Knickerbocker's History of New York - Cover

Knickerbocker's History of New York

Copyright© 2024 by Washington Irving

Chapter 8

Having thus provided for the temporary security of New Amsterdam, and guarded it against any sudden surprise, the gallant Peter took a hearty pinch of snuff, and snapping his fingers, set the great council of Amphictyons and their champion, the redoubtable Alicxsander Partridg, at defiance. In the meantime the moss-troopers of Connecticut, the warriors of New Haven and Hartford, and Pyquag—otherwise called Weathersfield, famous for its onions and its witches—and of all the other border towns, were in a prodigious turmoil, furbishing up their rusty weapons, shouting aloud for war, and anticipating easy conquests and glorious rummaging of the fat little Dutch villages.

In the midst of these warlike preparations, however, they received the chilling news that the colony of Massachusetts refused to back them in this righteous war. It seems that the gallant conduct of Peter Stuyvesant, the generous warmth of his vindication, and the chivalrous spirit of his defiance, though lost upon the grand council of the league, had carried conviction to the general court of Massachusetts, which nobly refused to believe him guilty of the villainous plot laid at his door.

The defection of so important a colony paralysed the councils of the league. Some such dissension arose among its members as prevailed of yore in the camp of the brawling warriors of Greece, and in the end the crusade against the Manhattoes was abandoned.
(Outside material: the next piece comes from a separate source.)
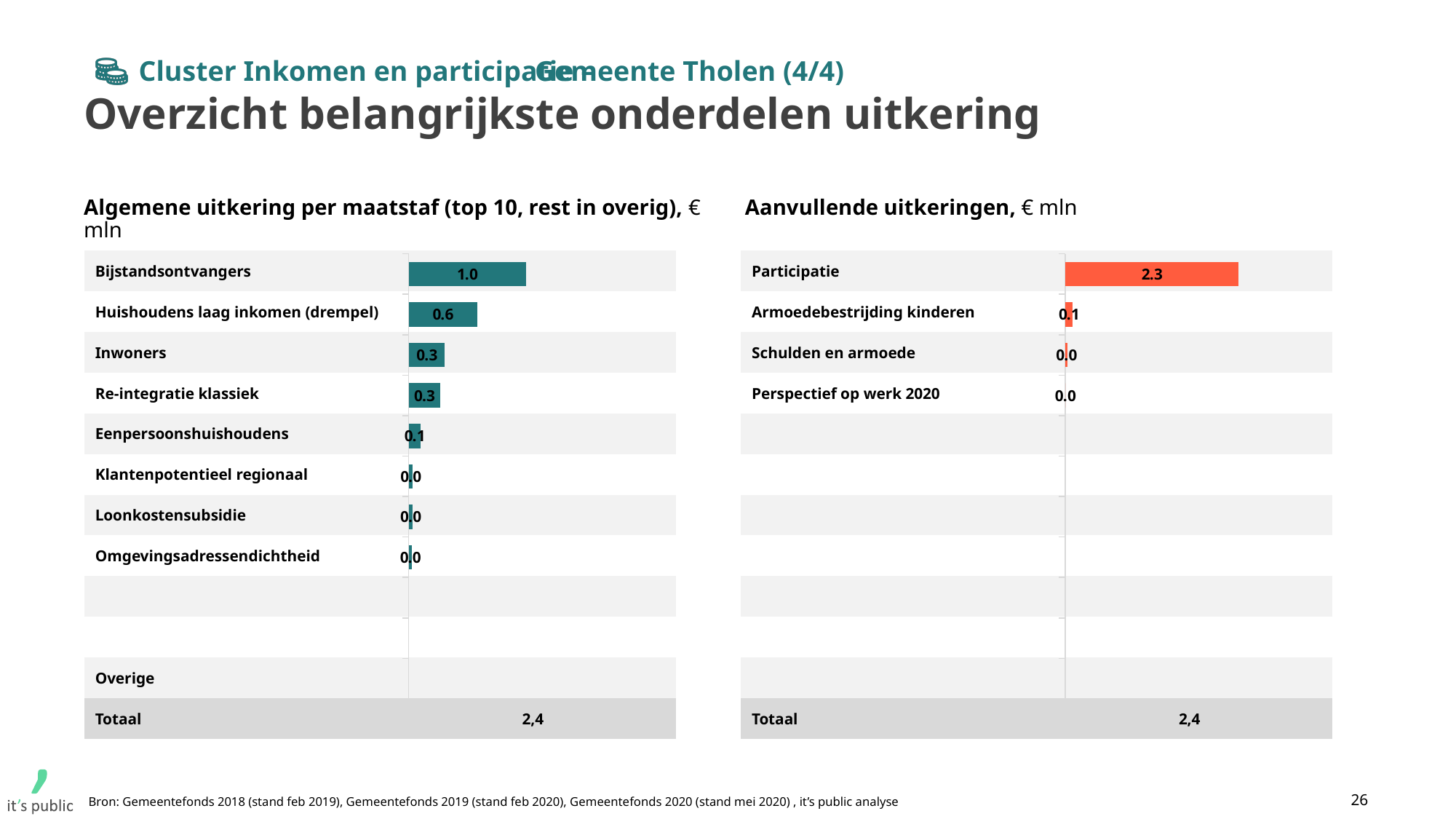
What is the Totaal shown at the bottom of the right chart (Aanvullende uitkeringen)? 2,4 In the right chart (Aanvullende uitkeringen), how many categories are listed above the Totaal row? 4 In the left chart (Algemene uitkering per maatstaf), which is larger: Huishoudens laag inkomen (drempel) or Inwoners? Huishoudens laag inkomen (drempel) In the right chart (Aanvullende uitkeringen), what is the value for Participatie? 2.3 In the left chart (Algemene uitkering per maatstaf), which category has the highest value? Bijstandsontvangers In the right chart (Aanvullende uitkeringen), which category has the highest value? Participatie In the left chart (Algemene uitkering per maatstaf), what is the difference between Bijstandsontvangers and Huishoudens laag inkomen (drempel)? 0.4 In the left chart (Algemene uitkering per maatstaf), what is the value for Bijstandsontvangers? 1.0 In the right chart (Aanvullende uitkeringen), what is the value for Armoedebestrijding kinderen? 0.1 In the left chart (Algemene uitkering per maatstaf), what is the value for Huishoudens laag inkomen (drempel)? 0.6 In the right chart (Aanvullende uitkeringen), what is the difference between Participatie and Armoedebestrijding kinderen? 2.2 What kind of chart is the left chart (Algemene uitkering per maatstaf)? Bar chart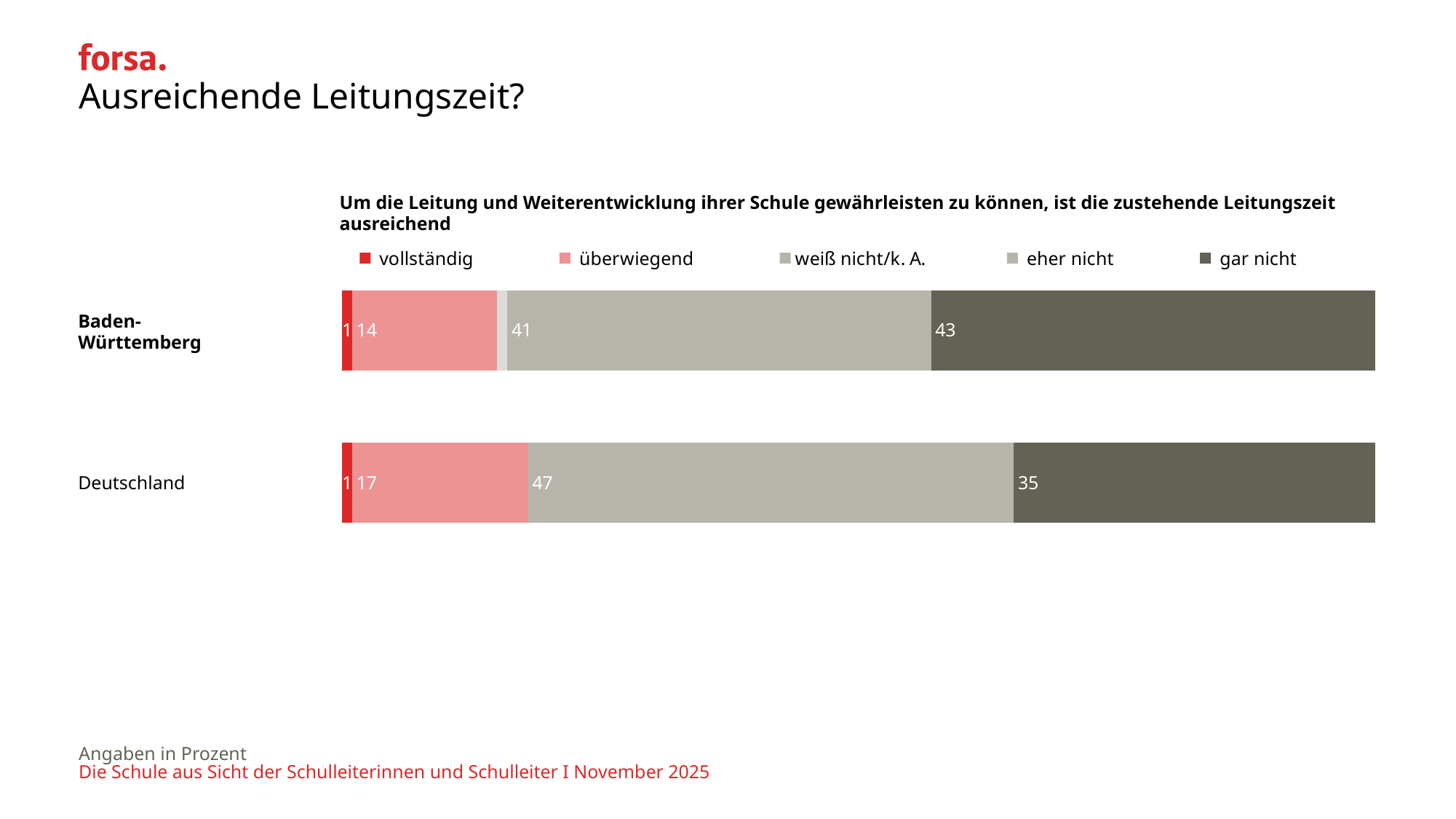
What kind of chart is shown on the slide? Stacked bar chart What is the value for "eher nicht" for Deutschland? 47 What is the difference between the "gar nicht" values for Baden-Württemberg and Deutschland? 8 Which response category has the highest value for Deutschland? eher nicht Which has the larger "gar nicht" value, Baden-Württemberg or Deutschland? Baden-Württemberg How many categories (rows) are shown in the chart? 2 What is the value for "überwiegend" for Baden-Württemberg? 14 What is the difference between the "eher nicht" values for Deutschland and Baden-Württemberg? 6 How many series does the legend list? 5 Which has the larger "überwiegend" value, Baden-Württemberg or Deutschland? Deutschland What is the value for "gar nicht" for Baden-Württemberg? 43 What is the value for "vollständig" for Deutschland? 1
It is said that the moss-troopers of Connecticut were sorely disappointed; well for them that their belligerent cravings were not gratified, for, by my faith, whatever might have been the ultimate result of a conflict with all the powers of the east, in the interim the stomachful heroes of Pyquag would have been choked with their own onions, and all the border towns of Connecticut would have had such a scouring from the lion-hearted Peter and his robustious myrmidons, that I warrant me they would not have had the stomach to squat on the land, or invade the hen-roost of a Nederlander for a century to come.

But it was not merely the refusal of Massachusetts to join in their unholy crusade that confounded the councils of the league; for about this time broke out in the New England provinces the awful plague of witchcraft, which spread like pestilence through the land. Such a howling abomination could not be suffered to remain long unnoticed; it soon excited the fiery indignation of those guardians of the commonwealth, who whilom had evinced such active benevolence in the conversion of Quakers and Anabaptists. The grand council of the league publicly set their faces against the crime, and bloody laws were enacted against all “solem conversing or compacting with the devil by the way of conjuracion or the like.” Strict search, too, was made after witches, who were easily detected by devil’s pinches; by being able to weep but three tears, and those out of the left eye; and by having a most suspicious predilection for black cats and broomsticks! What is particularly worthy of admiration is, that this terrible art, which has baffled the studies and researches of philosophers, astrologers, theurgists, and other sages, was chiefly confined to the most ignorant, decrepid, and ugly old women in the community, with scarce more brains than the broomsticks they rode upon.

When once an alarm is sounded, the public, who dearly love to be in a panic, are always ready to keep it up. Raise but the cry of yellow fever, and immediately every headache, indigestion, and overflowing of the bile is pronounced the terrible epidemic; cry out mad dog, and every unlucky cur in the street is in jeopardy; so in the present instance, whoever was troubled with colic or lumbago was sure to be bewitched; and woe to any unlucky old woman living in the neighborhood.

It is incredible the number of offences that were detected, “for every one of which,” says the Reverend Cotton Mather, in that excellent work, the History of New England, “we have such a sufficient evidence, that no reasonable man in this whole country ever did question them; and it will be unreasonable to do it in any other.”